To make the banner I wanted to take a big pile of pictures that I had made especially for blog entries and just sort of stick them all together at random in a big jumbled collage with some nice blending between them. I thought it would be easy to find software to do this but there's about a million "collage maker" programs, almost all of them "trial-ware" and all of them completely useless for the purpose. It seems that to do a jumbled collage in any of them I'd have to individually add, place and rotate each picture. I found one with a wizard that did an automatic layout with blending, but you can't change the blend radius to anything other than "hardly noticeable at all", the pictures are forced into a grid layout and the program is buggy anyway (and won't let you save in the trial version, but doesn't seem to mind you taking a screenshot of the finished result).

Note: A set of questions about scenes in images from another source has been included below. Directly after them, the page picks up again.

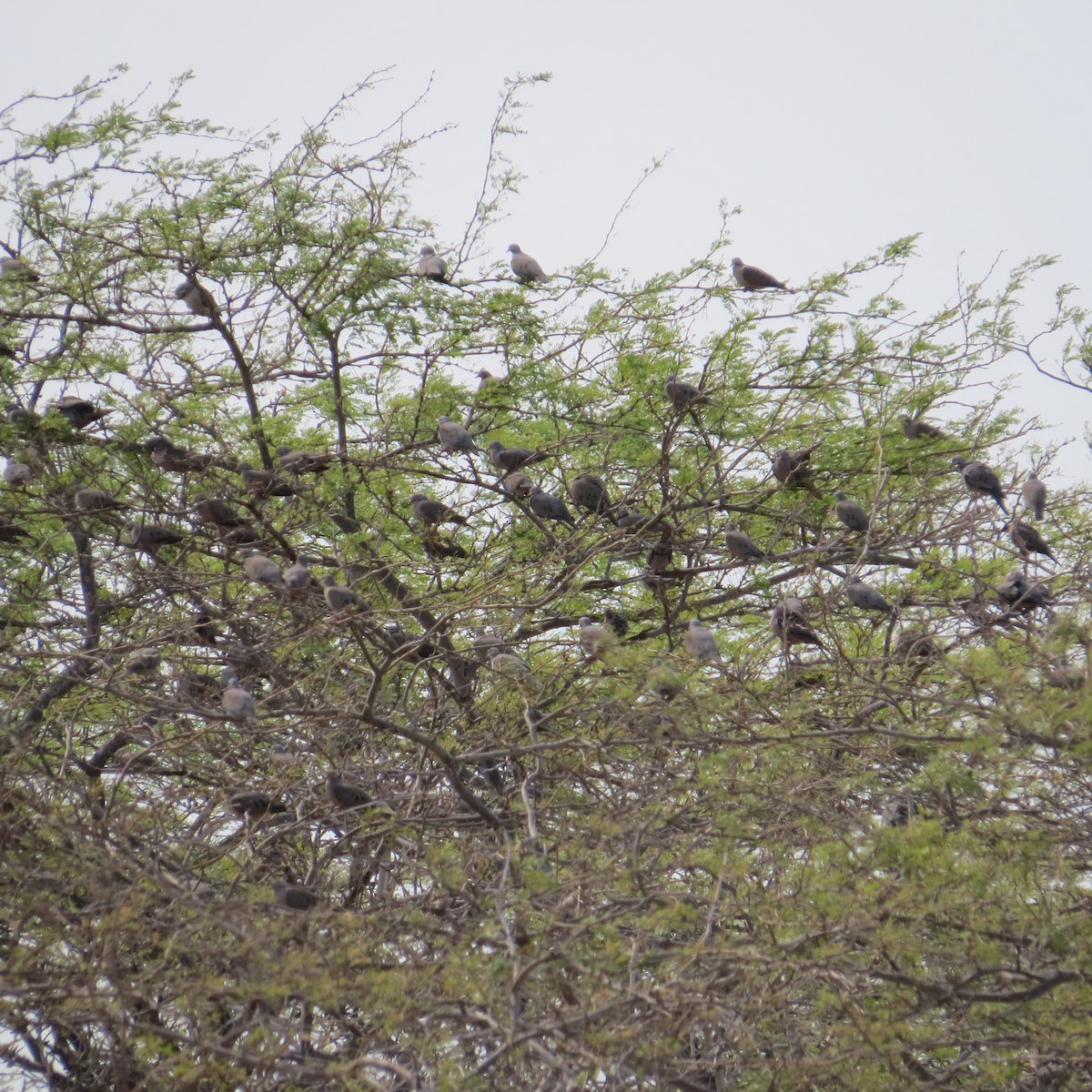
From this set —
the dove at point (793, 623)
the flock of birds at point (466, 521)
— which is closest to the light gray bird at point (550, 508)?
the flock of birds at point (466, 521)

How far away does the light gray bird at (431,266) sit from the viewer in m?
8.55

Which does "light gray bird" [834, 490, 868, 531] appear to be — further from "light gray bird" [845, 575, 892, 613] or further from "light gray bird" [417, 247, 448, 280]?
"light gray bird" [417, 247, 448, 280]

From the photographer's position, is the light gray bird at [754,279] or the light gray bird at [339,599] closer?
the light gray bird at [339,599]

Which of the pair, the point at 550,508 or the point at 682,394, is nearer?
the point at 682,394

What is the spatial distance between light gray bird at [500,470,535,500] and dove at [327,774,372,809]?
8.75 ft

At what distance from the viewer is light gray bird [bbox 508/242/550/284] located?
8.87 m

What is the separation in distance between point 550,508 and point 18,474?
3.21 metres

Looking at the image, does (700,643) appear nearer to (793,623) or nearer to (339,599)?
(793,623)

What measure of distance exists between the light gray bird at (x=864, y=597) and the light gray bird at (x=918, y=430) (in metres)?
1.87

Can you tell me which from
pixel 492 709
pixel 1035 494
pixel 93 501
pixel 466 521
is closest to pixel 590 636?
pixel 492 709

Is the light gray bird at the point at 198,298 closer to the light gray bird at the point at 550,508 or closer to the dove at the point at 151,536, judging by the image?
the dove at the point at 151,536

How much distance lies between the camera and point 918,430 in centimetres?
789

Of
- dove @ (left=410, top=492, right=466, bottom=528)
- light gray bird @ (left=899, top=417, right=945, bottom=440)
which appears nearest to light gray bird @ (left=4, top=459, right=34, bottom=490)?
dove @ (left=410, top=492, right=466, bottom=528)

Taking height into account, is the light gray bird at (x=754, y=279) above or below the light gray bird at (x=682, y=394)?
above
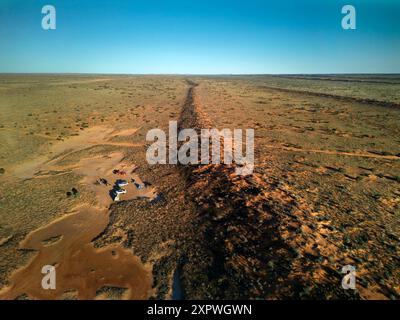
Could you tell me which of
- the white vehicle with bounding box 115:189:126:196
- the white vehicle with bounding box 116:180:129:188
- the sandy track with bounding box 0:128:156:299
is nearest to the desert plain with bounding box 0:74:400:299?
the sandy track with bounding box 0:128:156:299

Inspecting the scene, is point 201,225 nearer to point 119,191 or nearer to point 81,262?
point 81,262

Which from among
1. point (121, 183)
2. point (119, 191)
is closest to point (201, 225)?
point (119, 191)

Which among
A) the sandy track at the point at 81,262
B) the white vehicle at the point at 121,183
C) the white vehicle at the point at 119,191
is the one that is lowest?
the sandy track at the point at 81,262

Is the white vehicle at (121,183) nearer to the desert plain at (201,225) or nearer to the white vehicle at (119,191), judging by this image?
the desert plain at (201,225)

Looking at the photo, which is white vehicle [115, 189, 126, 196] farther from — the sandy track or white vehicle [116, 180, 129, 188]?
white vehicle [116, 180, 129, 188]

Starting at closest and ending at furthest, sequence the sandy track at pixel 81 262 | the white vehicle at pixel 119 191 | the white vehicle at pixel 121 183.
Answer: the sandy track at pixel 81 262
the white vehicle at pixel 119 191
the white vehicle at pixel 121 183

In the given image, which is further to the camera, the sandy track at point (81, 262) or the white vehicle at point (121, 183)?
the white vehicle at point (121, 183)

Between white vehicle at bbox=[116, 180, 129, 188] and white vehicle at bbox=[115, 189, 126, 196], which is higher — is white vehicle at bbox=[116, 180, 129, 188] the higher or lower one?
the higher one

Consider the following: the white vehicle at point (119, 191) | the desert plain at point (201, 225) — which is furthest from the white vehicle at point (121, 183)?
the white vehicle at point (119, 191)

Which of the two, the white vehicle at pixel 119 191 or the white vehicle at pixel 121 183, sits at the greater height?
the white vehicle at pixel 121 183

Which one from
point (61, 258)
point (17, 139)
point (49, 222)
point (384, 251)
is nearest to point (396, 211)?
point (384, 251)
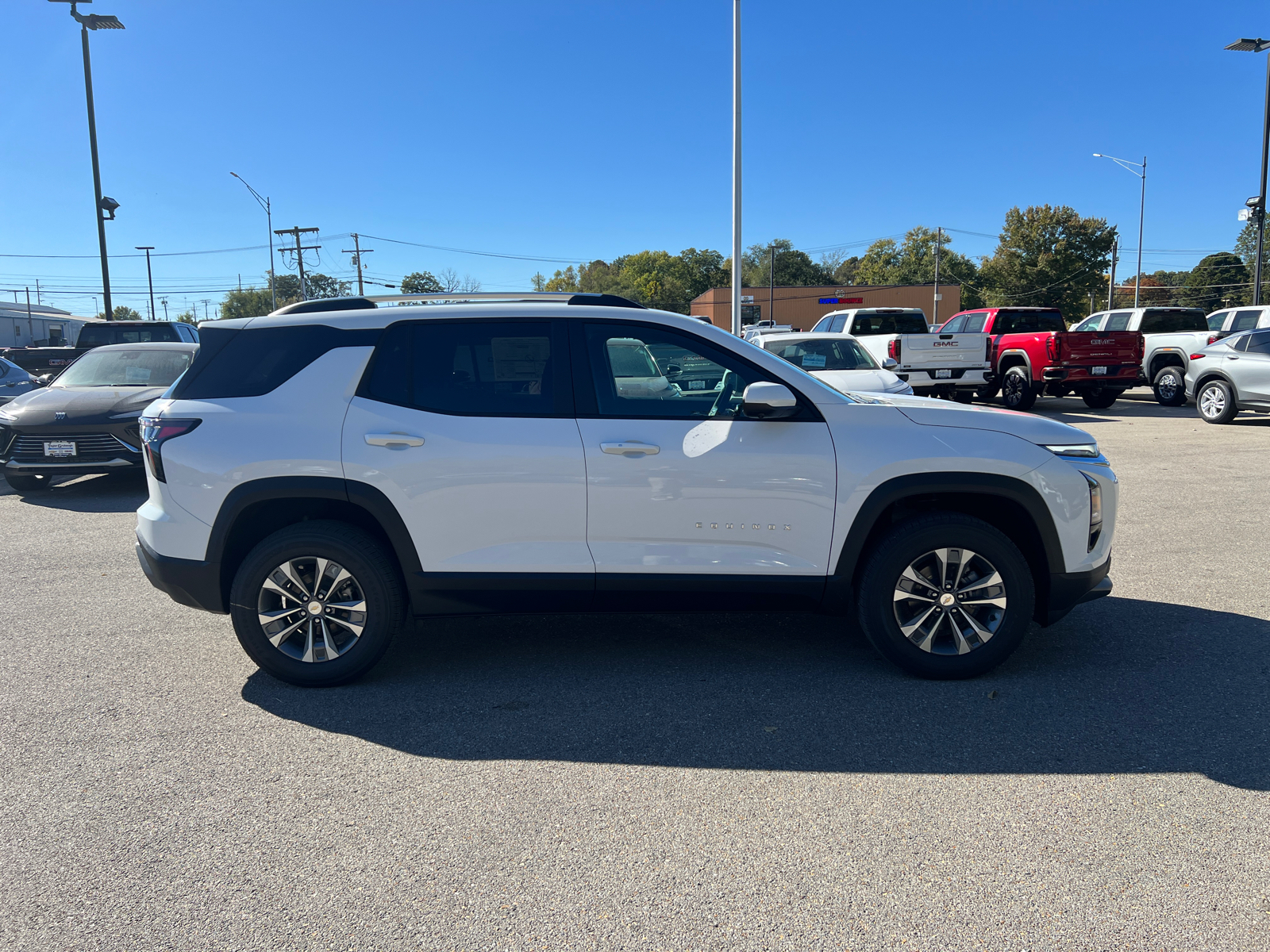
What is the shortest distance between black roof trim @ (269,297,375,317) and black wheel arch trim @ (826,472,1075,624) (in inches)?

So I think I'm going to write my own automatic collage maker. Shouldn't be too hard, and that way it'll be easy to update the header as I add new images.

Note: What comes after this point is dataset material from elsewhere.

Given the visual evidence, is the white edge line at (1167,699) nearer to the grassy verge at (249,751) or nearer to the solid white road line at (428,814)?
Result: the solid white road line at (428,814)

One other thought that came to mind as I was going through all my old posts - this blog used to be a lot more picture heavy than it is at the moment. I have a big backlog of pictures (over 2 years worth) that I do eventually want to put up here - I'll probably do a month a day at some point. Most of our pictures these days are taken by Gennie, though, and she tends to put them up on her flickr. There will be some overlap with that, though I don't think I'll be including all the food pictures here (I know I have in the past but that was before Gennie started using flickr).

PIC12 architecture review

August 10th, 2011

There are probably very few ways of getting to know an architecture better than trying to optimize the hell out of a piece of assembly code written for it, so I think I know PIC12 quite well by now. It's a cute little architecture - a very small number of instructions (though could be smaller - why are TRIS and OPTION instructions rather than memory locations?). Most operations work on the W register and/or a memory location, so it's either like having a single register or 32 registers (depending on whether you consider the memory locations registers or not).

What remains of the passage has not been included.